Updating example with intro

surh · surh · commit a775e0d97b47 · 2022-06-06T13:08:53.000-07:00
diff --git a/extended_example.Rmd b/extended_example.Rmd
@@ -7,17 +7,83 @@ output:
     toc: TRUE
 ---
 
+# Introduction
+
+In this extended example I go through every step to produce a relative
+abundance barplot that represents bacterial communities living in
+individual hosts. 
+
+Bacterial communities are everywhere, and when we characterize them
+it is important to describe they overall taxonomic structure as that
+gives us clues as to what types of functions might be performed by the
+community. At the same time, it is important to show the variability
+of these communities and thus it is useful to plot them at the lowest
+aggregation level possible.
+
+In this example, I utilize data from a big experiment that
+was published [here](https://www.nature.com/articles/nature11237). In
+that experiment, we planted individual *Arabidopsis thaliana* plants in
+individual pots. The pots each had one of two types of natural soil,
+each from two different seasons. We planted eight different accessions in
+each of those soils, and plants were harvested at two developmental stages.

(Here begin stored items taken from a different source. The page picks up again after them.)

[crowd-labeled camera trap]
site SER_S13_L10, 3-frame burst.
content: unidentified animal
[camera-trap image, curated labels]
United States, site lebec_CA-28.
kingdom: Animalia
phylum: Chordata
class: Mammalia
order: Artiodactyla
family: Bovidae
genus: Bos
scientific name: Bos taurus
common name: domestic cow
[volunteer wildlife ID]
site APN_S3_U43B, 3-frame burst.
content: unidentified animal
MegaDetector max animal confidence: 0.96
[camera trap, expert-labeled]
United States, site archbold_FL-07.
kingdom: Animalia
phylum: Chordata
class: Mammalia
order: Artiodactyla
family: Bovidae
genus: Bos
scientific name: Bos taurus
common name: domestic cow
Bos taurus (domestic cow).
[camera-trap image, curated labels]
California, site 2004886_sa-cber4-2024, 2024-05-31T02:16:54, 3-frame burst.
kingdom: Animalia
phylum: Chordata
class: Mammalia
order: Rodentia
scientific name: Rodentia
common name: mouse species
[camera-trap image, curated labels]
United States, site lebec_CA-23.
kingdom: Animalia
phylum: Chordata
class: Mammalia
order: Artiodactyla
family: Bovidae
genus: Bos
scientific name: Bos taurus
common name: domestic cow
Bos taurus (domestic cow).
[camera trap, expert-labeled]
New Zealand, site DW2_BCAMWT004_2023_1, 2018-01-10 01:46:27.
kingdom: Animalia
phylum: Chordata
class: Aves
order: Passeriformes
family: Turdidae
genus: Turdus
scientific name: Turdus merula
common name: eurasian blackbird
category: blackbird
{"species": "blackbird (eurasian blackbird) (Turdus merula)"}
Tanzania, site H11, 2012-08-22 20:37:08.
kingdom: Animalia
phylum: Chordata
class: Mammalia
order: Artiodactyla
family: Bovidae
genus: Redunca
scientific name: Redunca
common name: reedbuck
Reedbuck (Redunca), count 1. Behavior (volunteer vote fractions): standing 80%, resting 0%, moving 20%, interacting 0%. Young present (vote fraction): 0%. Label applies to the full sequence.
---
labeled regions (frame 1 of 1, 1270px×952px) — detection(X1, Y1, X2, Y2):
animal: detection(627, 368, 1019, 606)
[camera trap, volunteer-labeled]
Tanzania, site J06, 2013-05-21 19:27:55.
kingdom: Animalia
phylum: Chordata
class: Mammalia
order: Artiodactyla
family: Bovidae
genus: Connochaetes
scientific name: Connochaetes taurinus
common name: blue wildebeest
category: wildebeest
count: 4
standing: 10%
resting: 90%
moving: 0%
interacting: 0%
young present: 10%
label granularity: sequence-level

+Additionally we had unplanted soil only pots, these are the "soil" samples
+in the example. For each individual plant, we harvested two fractions
+(i.e. E & R), one which we called the Endophytic Compartment (E) and
+corresponds to the interior of the root after removing the outer cell wall,
+and another which we called Rhizosphere (R) which is the soil within 1mm of
+the plant root. So **E** samples contains bacteria inside the root, and **R**
+samples contain bacteria immediately surrounding the root.
+
+Plant-bacteria interactions in the root are incredibly important because
+the root is both the gut and the brain of the plant. Microbes there
+can benefit of the products of the plant photosynthesis as sources
+of nutrition, and can also provide chemistry that the plant couldn't perform
+by itself. However, the story is more complicated because microbial competition
+and the plant immune system also provide a fertile evolutionary environment 
+for antagonistic interactions.
+
+Ultimately understanding and being able to manipulate plant-bacteria
+interactions has a lot of implications as hunger is one of the most pressing
+problems of humanity with 800 million people living in hunger. Agriculture
+is our only sustainable tool against hunger, and even though it currently 
+employs a quarter of the World population it has not been enough to tackle
+this challenge. 
+
+# Getting ready
+
+First you need to get the data. If you haven't check the 
+[README](https://github.com/surh/scip_barplot/blob/master/README.md) file
+of the GitHub repository of the workshop. It is also recommended that
+you watch the YouTube [video](https://www.youtube.com/watch?v=siIoupAnILk)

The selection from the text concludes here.